:: Raw records ::
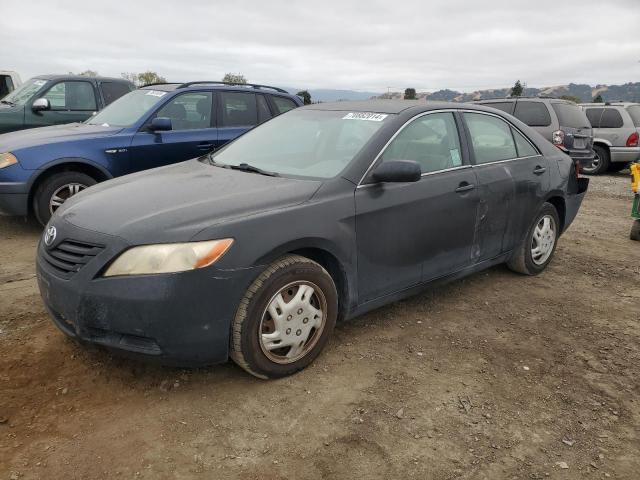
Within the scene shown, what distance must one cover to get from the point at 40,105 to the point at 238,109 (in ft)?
10.4

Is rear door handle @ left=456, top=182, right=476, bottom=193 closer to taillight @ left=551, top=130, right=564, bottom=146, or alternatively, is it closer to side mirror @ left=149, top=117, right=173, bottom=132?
side mirror @ left=149, top=117, right=173, bottom=132

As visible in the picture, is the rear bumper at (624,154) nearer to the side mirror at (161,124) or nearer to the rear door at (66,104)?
the side mirror at (161,124)

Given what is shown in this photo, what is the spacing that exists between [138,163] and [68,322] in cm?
370

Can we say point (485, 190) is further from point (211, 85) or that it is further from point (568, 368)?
point (211, 85)

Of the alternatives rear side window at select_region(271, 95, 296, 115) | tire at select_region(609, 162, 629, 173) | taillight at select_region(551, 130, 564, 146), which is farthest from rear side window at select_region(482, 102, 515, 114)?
rear side window at select_region(271, 95, 296, 115)

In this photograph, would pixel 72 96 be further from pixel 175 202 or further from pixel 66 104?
pixel 175 202

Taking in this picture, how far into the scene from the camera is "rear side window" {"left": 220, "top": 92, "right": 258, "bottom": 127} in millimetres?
6844

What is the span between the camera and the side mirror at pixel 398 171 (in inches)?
125

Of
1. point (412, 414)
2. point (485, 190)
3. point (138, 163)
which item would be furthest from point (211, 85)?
point (412, 414)

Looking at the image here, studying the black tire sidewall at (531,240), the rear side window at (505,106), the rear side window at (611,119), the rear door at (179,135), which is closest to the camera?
the black tire sidewall at (531,240)

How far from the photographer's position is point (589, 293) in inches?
179

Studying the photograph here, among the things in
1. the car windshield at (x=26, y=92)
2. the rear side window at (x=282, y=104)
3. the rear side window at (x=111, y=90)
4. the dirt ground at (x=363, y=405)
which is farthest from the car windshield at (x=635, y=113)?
the car windshield at (x=26, y=92)

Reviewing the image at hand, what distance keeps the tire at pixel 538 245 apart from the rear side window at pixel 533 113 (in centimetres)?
631

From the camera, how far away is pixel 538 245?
15.8 feet
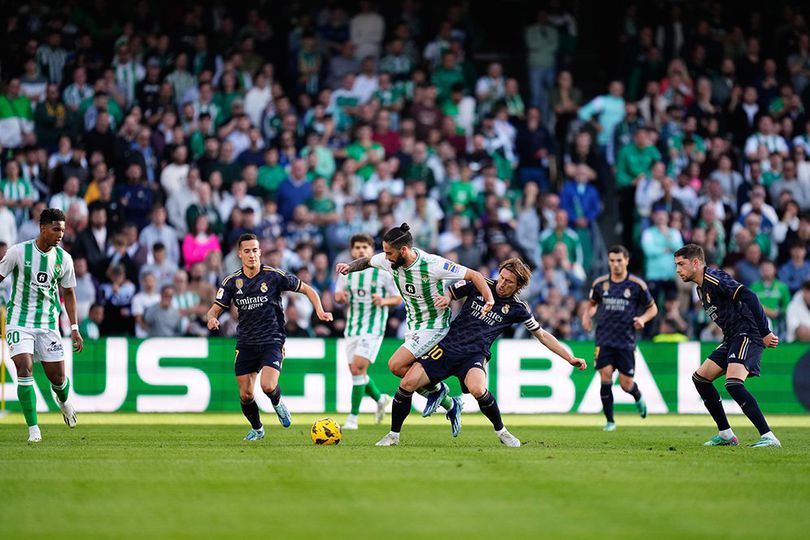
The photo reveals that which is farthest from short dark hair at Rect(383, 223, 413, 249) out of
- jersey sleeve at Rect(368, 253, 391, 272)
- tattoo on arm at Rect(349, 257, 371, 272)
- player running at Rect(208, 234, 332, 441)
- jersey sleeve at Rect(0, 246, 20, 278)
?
jersey sleeve at Rect(0, 246, 20, 278)

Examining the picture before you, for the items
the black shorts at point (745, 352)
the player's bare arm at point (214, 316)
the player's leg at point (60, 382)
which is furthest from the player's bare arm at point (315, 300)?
the black shorts at point (745, 352)

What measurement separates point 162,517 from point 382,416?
9.09 metres

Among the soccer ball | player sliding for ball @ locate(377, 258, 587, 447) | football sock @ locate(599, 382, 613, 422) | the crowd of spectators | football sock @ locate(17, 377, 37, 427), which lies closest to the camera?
player sliding for ball @ locate(377, 258, 587, 447)

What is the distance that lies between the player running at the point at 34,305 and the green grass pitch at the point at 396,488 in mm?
748

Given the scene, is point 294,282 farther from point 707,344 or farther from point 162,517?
point 707,344

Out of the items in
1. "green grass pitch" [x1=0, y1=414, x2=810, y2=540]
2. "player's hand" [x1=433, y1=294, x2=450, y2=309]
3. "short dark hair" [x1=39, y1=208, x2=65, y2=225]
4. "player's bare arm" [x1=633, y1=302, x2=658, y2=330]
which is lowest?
"green grass pitch" [x1=0, y1=414, x2=810, y2=540]

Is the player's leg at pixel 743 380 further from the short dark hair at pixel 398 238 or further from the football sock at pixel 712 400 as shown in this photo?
the short dark hair at pixel 398 238

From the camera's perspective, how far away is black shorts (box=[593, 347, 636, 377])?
1697 cm

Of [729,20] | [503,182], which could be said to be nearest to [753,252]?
[503,182]

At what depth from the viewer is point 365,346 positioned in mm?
16281

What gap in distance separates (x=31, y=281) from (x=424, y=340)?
422 cm

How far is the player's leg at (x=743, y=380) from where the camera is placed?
44.0ft

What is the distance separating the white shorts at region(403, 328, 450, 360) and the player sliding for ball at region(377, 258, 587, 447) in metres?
0.21

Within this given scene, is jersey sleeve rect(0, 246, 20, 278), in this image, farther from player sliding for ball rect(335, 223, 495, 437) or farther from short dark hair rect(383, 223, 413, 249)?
short dark hair rect(383, 223, 413, 249)
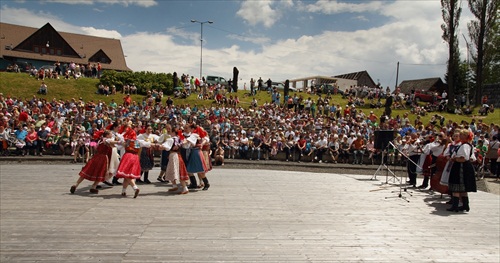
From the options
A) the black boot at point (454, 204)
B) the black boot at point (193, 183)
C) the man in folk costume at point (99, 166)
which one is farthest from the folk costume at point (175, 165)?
the black boot at point (454, 204)

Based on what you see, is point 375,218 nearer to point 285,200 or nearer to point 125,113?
point 285,200

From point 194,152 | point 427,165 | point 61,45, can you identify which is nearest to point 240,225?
point 194,152

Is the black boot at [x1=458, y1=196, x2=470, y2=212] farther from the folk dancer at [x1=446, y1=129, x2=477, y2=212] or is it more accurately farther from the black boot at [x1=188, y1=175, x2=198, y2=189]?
the black boot at [x1=188, y1=175, x2=198, y2=189]

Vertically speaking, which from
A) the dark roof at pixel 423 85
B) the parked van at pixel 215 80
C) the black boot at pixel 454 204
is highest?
the dark roof at pixel 423 85

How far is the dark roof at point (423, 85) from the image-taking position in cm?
5558

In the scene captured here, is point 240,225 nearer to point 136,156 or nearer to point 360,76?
point 136,156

:: Exercise aim ::
Rewrite the stretch of the records above, from the line containing "Vertically speaking, which from" through the end, as a JSON list of strings with one string per line and blank lines left out.

:: Written answer ::
[
  "Vertically speaking, which from",
  "A) the dark roof at pixel 423 85",
  "B) the parked van at pixel 215 80",
  "C) the black boot at pixel 454 204",
  "is highest?",
  "the dark roof at pixel 423 85",
  "How far is the dark roof at point (423, 85) from the image-taking position in cm?",
  "5558",
  "In the scene captured here, is point 240,225 nearer to point 136,156 or nearer to point 360,76?",
  "point 136,156"
]